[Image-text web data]
+++

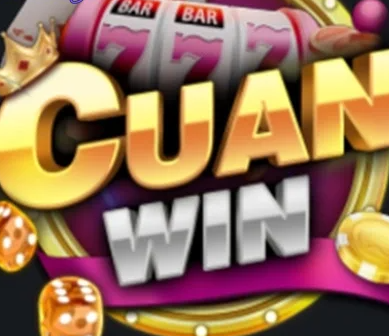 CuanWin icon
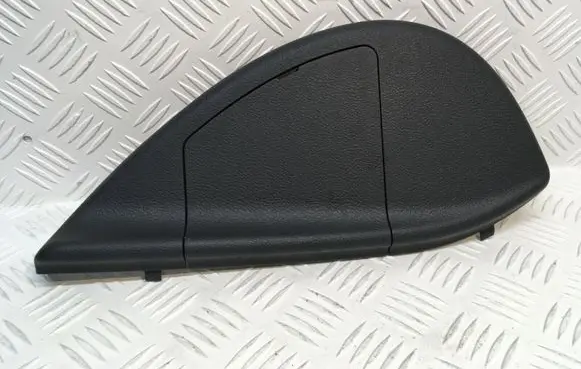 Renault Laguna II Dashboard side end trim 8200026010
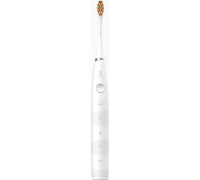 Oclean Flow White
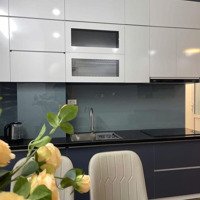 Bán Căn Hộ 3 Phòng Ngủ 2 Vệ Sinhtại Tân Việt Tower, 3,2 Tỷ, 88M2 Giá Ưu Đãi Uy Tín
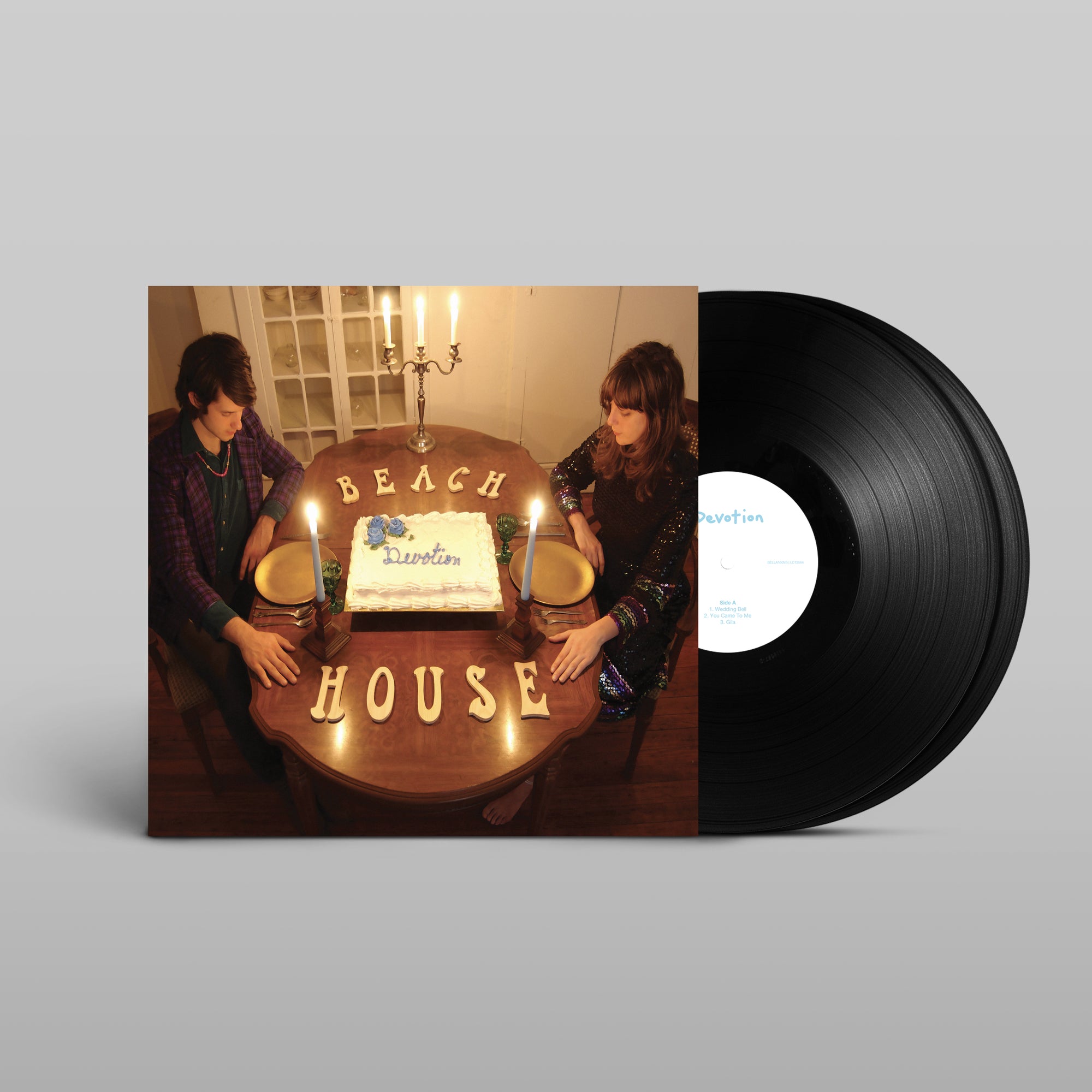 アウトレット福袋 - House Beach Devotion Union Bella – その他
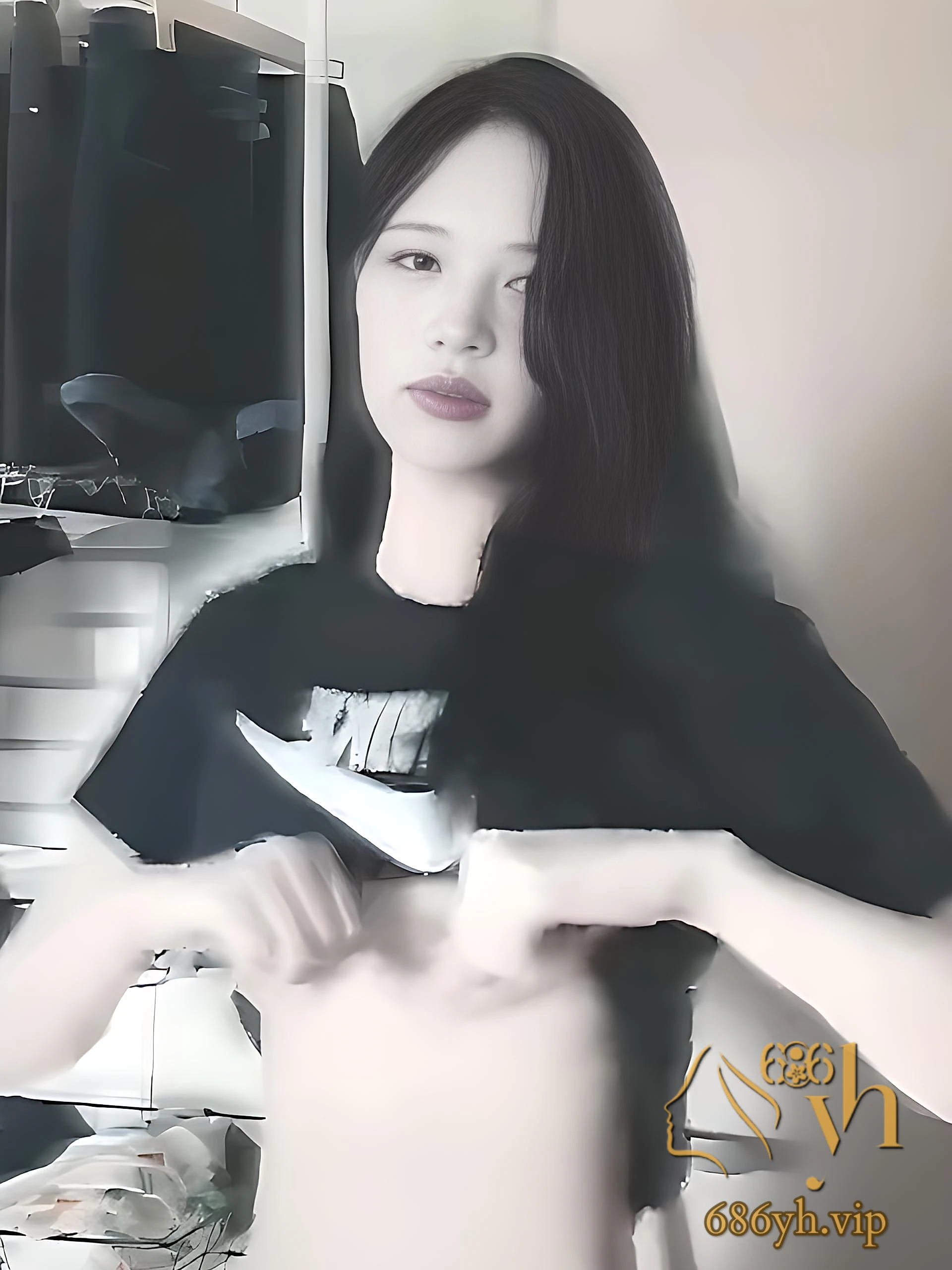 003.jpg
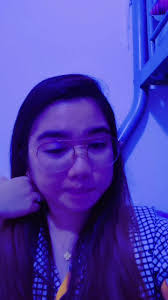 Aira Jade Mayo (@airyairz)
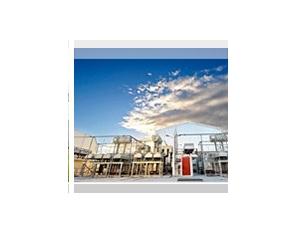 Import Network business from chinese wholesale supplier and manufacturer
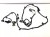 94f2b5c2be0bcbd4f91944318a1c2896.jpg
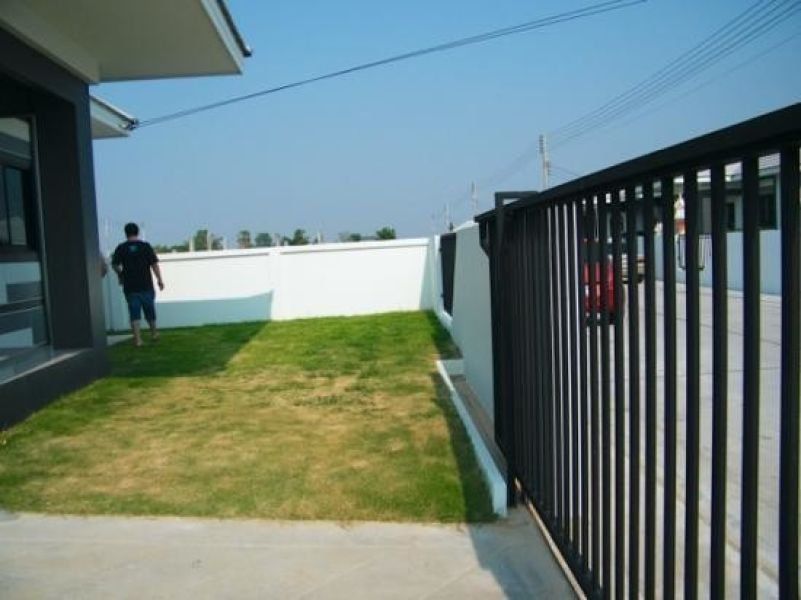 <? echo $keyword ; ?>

+++

▶ _WHAT IS NEEDED_: In the copy, every entry appears exactly as written above and no picture appears.

▶ _WRITTEN ANSWER_:
 CuanWin icon
 Renault Laguna II Dashboard side end trim 8200026010
 Oclean Flow White
 Bán Căn Hộ 3 Phòng Ngủ 2 Vệ Sinhtại Tân Việt Tower, 3,2 Tỷ, 88M2 Giá Ưu Đãi Uy Tín
 アウトレット福袋 - House Beach Devotion Union Bella – その他
 003.jpg
 Aira Jade Mayo (@airyairz)
 Import Network business from chinese wholesale supplier and manufacturer
 94f2b5c2be0bcbd4f91944318a1c2896.jpg
 <? echo $keyword ; ?>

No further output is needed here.